Document segment:

Two dice are rolled. Find the probability that a multiple of three is rolled on one die and an even number is rolled on the second die.

for the even number:3/6. i'm not so sure if you have to reduce this to lowest terms.

3 and 6 are multiples of 3. The probability the either one or the other events would occur is obtained by adding the probability of the individual events. Probability = 1/6 + 1/6 = 2/6 = 1/3

2, 4 and 6 are even numbers = 1/6 + 1/6 + 1/6 = 3/6 = 1/2

The probability that both/all events would occur is found by multiplying the probability of the individual events.

I hope this helps. Thanks for asking.

To find the probability of two independent events occurring together, we need to multiply the probabilities of each individual event.

Let's consider the first die. A multiple of three can be rolled on a die in 2 out of the 6 possible outcomes. Therefore, the probability of rolling a multiple of three on the first die is 2/6, which simplifies to 1/3.

Collected data:
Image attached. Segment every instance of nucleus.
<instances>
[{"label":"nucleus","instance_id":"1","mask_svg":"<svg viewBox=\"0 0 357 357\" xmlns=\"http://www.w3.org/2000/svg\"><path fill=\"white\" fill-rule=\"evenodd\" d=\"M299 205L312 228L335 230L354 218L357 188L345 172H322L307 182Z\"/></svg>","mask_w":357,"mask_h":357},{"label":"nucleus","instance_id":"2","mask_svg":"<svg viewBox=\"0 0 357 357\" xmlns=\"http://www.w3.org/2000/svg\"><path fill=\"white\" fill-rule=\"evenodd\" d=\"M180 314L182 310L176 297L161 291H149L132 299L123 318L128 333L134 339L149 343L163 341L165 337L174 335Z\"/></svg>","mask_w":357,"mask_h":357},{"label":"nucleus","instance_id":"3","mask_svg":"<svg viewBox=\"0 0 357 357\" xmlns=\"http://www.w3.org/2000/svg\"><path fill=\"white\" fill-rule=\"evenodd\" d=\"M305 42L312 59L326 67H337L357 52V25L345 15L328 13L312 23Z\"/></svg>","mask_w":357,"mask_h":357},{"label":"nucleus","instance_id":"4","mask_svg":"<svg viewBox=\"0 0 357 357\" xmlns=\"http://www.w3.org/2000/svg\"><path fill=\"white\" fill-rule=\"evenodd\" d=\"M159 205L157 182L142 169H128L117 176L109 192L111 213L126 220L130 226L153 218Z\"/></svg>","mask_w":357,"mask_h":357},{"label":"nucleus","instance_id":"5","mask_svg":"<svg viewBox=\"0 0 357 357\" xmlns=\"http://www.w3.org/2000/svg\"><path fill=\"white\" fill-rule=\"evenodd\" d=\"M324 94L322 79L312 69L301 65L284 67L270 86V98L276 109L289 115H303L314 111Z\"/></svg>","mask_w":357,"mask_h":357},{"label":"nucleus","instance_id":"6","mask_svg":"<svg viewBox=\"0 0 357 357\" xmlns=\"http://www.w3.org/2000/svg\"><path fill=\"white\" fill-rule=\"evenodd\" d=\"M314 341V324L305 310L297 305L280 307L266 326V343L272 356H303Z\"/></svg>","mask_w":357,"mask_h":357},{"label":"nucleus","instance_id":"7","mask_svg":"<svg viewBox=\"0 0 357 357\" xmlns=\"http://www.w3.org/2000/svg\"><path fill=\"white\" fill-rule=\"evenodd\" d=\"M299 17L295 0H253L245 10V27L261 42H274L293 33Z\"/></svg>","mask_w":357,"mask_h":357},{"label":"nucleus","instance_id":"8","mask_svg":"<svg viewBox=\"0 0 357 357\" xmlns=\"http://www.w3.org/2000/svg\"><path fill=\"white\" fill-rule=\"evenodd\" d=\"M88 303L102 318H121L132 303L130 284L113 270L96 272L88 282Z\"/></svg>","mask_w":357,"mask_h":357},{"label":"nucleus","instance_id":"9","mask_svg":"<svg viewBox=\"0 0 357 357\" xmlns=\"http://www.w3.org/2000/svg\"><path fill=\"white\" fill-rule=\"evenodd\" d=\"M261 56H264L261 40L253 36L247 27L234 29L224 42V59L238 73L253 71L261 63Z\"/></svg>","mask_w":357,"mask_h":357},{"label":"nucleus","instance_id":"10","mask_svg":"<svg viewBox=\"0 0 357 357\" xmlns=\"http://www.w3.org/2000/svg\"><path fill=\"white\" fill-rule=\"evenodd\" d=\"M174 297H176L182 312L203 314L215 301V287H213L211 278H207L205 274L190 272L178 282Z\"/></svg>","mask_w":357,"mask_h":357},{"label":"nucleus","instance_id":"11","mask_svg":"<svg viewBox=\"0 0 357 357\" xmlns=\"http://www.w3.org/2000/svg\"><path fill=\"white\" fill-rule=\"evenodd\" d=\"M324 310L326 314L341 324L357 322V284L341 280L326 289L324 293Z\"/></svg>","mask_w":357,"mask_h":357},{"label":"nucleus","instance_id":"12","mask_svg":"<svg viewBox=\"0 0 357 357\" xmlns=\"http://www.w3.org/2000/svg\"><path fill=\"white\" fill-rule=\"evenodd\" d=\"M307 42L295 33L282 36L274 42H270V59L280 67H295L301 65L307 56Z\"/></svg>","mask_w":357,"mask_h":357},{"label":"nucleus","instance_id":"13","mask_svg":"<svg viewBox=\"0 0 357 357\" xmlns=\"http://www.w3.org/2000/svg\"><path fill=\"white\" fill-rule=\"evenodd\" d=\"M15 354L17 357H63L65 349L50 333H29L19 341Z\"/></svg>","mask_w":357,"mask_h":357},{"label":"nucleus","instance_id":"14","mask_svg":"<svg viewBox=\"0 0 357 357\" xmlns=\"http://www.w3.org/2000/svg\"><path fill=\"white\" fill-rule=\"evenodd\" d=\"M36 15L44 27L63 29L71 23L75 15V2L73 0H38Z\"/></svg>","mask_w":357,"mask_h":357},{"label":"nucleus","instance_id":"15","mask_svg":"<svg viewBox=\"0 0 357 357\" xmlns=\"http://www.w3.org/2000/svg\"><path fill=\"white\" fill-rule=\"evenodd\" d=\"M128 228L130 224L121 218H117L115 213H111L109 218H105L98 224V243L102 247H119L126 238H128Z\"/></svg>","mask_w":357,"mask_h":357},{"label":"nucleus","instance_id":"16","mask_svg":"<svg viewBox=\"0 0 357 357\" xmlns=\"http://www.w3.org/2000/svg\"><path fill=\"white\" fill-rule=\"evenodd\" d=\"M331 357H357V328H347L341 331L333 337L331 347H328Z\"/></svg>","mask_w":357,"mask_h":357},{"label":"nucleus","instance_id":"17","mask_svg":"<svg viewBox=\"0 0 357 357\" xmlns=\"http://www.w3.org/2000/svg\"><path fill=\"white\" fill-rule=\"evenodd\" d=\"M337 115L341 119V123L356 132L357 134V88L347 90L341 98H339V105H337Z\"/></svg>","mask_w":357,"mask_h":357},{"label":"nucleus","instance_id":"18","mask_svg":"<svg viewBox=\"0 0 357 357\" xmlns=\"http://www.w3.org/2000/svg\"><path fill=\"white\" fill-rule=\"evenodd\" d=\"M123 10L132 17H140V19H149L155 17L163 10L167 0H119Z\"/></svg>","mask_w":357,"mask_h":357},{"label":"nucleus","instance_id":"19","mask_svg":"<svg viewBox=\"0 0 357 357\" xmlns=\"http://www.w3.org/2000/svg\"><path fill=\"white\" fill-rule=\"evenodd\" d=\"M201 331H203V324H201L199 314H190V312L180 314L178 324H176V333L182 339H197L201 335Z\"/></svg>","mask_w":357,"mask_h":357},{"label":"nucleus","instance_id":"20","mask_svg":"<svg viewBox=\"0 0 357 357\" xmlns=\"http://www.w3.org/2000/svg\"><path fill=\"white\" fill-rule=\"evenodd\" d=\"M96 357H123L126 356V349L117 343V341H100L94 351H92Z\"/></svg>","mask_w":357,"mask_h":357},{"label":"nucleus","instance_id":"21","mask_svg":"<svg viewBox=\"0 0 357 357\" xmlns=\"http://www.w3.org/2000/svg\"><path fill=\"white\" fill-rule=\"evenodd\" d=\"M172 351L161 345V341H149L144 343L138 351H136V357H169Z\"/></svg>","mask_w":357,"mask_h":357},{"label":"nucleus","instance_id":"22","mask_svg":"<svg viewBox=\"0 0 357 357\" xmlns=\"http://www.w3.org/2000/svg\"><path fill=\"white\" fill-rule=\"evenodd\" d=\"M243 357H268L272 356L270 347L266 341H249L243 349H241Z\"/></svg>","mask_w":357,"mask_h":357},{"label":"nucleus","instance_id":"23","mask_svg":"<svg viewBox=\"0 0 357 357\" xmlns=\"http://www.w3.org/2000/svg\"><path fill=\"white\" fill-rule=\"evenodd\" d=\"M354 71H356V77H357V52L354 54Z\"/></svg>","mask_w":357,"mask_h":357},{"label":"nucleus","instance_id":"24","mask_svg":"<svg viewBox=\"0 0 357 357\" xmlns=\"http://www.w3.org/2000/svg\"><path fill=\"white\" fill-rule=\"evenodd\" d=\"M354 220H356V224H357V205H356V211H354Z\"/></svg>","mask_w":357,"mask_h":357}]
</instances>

Work instruction 1: Return the part of the dice thread that opens with the words containing "The probability that both/all" and closes with "each individual event.".
Work instruction 2:
Answer these questions about the dice thread, marking each answer with the matching letter.
(a) Which numbers on a die does the thread name as multiples of 3?
(b) Which numbers does it list as even?
(c) According to the thread, how is the probability that both events occur found?
The listing is not needed for this work.

Exercise response 1:
The probability that both/all events would occur is found by multiplying the probability of the individual events.

I hope this helps. Thanks for asking.

To find the probability of two independent events occurring together, we need to multiply the probabilities of each individual event.

Exercise response 2:
(a) 3 and 6
(b) 2, 4 and 6
(c) By multiplying the probabilities of the individual events